- Is it true that Pilots are not allowed to wear polarized sunglasses?
- What is the worst thing that can happen if wearing polarized sunglasses in cockpit?
This FAA document describes considerations for choosing sunglasses for pilots.
Since the document concludes, that
Polarized sunglasses are not recommended
I presume there is no rule that would explicitly forbid it. However there is always the “operate aircraft careless and reckless manner” paragraph and if you badly screwed up while wearing such sunglasses and there was grounded belief that some of the disadvantages of such sunglasses contributed to the incident, you could be charged with that.
The document quotes following reasons why they are not recommended:
- may reduce or eliminate visibility of instruments with polarization-based anti-glare filters,
- may reduce or eliminate visibility of LCD instruments (LCDs emit polarized light by design),
- may interfere with visibility through an aircraft windscreen by enhancing striations in laminated materials,
- may mask the sparkle of light that reflects off shiny surfaces such as another aircraft’s wing or windscreen, which can reduce the time a pilot has to react in a “see-and-avoid” traffic situation.
Even if your plane does not have any instruments with polarization filters and no issues with striations in laminated windshield, filtering reflections from other aircraft is definitely not what you want.
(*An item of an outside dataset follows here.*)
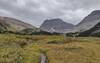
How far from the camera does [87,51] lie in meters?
95.0

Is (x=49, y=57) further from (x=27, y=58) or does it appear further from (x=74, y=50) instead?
(x=74, y=50)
Note that in most other situations, filtering reflections (from water, cars, metal roofs etc.) is desirable and is why polarized glasses exist, because reflections from close objects can be blinding. But in aircraft you are far from the sources of reflection, so the risk of blinding reflection is low, while the reflections can alert you to presence of other aircraft that might otherwise be hard to spot when looking towards the sun.